* BEGIN Entries *

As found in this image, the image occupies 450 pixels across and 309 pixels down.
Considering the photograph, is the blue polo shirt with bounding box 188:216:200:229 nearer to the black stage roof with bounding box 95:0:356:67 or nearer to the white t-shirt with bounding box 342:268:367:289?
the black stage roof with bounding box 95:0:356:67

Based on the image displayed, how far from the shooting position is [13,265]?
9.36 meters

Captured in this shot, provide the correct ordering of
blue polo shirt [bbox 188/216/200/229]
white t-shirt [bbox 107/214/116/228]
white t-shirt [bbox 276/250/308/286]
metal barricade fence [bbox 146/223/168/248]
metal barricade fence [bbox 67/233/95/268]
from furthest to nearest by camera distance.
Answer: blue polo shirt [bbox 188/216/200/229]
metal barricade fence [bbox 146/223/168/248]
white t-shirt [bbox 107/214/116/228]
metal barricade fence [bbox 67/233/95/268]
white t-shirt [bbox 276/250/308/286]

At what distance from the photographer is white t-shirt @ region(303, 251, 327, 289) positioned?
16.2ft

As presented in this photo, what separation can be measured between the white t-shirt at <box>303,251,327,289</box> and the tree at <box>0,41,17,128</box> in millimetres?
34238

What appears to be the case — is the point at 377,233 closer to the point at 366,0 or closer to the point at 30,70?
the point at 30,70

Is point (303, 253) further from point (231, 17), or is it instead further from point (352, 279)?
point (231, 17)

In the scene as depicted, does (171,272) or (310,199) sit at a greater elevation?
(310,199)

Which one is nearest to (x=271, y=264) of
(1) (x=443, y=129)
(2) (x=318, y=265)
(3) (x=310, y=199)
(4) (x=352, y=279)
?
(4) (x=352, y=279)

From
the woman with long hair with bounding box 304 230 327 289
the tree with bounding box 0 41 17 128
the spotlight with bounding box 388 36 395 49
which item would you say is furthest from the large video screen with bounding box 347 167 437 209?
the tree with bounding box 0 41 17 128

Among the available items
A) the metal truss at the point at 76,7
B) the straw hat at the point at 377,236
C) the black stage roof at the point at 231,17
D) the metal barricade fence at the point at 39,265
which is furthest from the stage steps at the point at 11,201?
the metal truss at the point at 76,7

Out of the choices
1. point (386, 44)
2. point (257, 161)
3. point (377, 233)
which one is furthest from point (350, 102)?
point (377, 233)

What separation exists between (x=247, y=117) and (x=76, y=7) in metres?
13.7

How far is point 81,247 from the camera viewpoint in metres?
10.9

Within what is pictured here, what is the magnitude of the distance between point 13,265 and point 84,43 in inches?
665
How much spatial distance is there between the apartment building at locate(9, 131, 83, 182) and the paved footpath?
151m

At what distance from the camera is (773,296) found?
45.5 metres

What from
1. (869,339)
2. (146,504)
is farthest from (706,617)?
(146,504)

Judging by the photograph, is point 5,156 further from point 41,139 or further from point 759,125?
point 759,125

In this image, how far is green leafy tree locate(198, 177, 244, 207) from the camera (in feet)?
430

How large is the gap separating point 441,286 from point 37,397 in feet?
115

* END Entries *

### Brief
Copy out every one of the records above, line for line, with no changes.

### Written response
As found in this image, the image occupies 450 pixels across and 309 pixels down.
Considering the photograph, is the blue polo shirt with bounding box 188:216:200:229 nearer to the black stage roof with bounding box 95:0:356:67 or nearer to the white t-shirt with bounding box 342:268:367:289?
the black stage roof with bounding box 95:0:356:67

Based on the image displayed, how far from the shooting position is [13,265]?
9.36 meters

Captured in this shot, provide the correct ordering of
blue polo shirt [bbox 188/216/200/229]
white t-shirt [bbox 107/214/116/228]
white t-shirt [bbox 276/250/308/286]
metal barricade fence [bbox 146/223/168/248]
metal barricade fence [bbox 67/233/95/268]
from furthest to nearest by camera distance.
Answer: blue polo shirt [bbox 188/216/200/229]
metal barricade fence [bbox 146/223/168/248]
white t-shirt [bbox 107/214/116/228]
metal barricade fence [bbox 67/233/95/268]
white t-shirt [bbox 276/250/308/286]

At what distance from the photographer is white t-shirt @ region(303, 251, 327, 289) positioned?
16.2ft

As presented in this photo, what separation can be measured between the white t-shirt at <box>303,251,327,289</box> and the tree at <box>0,41,17,128</box> in millimetres?
34238

What appears to be the case — is the point at 377,233 closer to the point at 366,0 or closer to the point at 30,70?
the point at 30,70

Is point (303, 253) further from point (231, 17), or is it instead further from point (352, 279)?
point (231, 17)

In the scene as depicted, does (171,272) or (310,199) sit at a greater elevation?
(310,199)

Which one is nearest to (x=271, y=264) of
(1) (x=443, y=129)
(2) (x=318, y=265)
(3) (x=310, y=199)
(4) (x=352, y=279)
?
(4) (x=352, y=279)

From
the woman with long hair with bounding box 304 230 327 289
the tree with bounding box 0 41 17 128
the spotlight with bounding box 388 36 395 49
which item would you say is furthest from the large video screen with bounding box 347 167 437 209?
the tree with bounding box 0 41 17 128

Among the available items
A) the metal truss at the point at 76,7
B) the straw hat at the point at 377,236
C) the black stage roof at the point at 231,17
D) the metal barricade fence at the point at 39,265
which is furthest from the stage steps at the point at 11,201?
the metal truss at the point at 76,7

Out of the choices
1. point (386, 44)
2. point (257, 161)
3. point (377, 233)
which one is furthest from point (350, 102)?
point (377, 233)

What separation exists between (x=247, y=117) and (x=76, y=7) in metres?
13.7

How far is point 81,247 from the camera viewpoint in metres?
10.9

Within what is pictured here, what is the magnitude of the distance between point 13,265 and point 84,43 in inches?
665
How much spatial distance is there between the apartment building at locate(9, 131, 83, 182) and the paved footpath?
151m

At what distance from the camera is (773,296) found?
45.5 metres

What from
1. (869,339)
2. (146,504)
is farthest from (706,617)?
(146,504)

Judging by the photograph, is point 5,156 further from point 41,139 or further from point 759,125?
point 759,125

In this image, how far is green leafy tree locate(198, 177, 244, 207) from the camera (in feet)?
430

How large is the gap separating point 441,286 from point 37,397 in feet?
115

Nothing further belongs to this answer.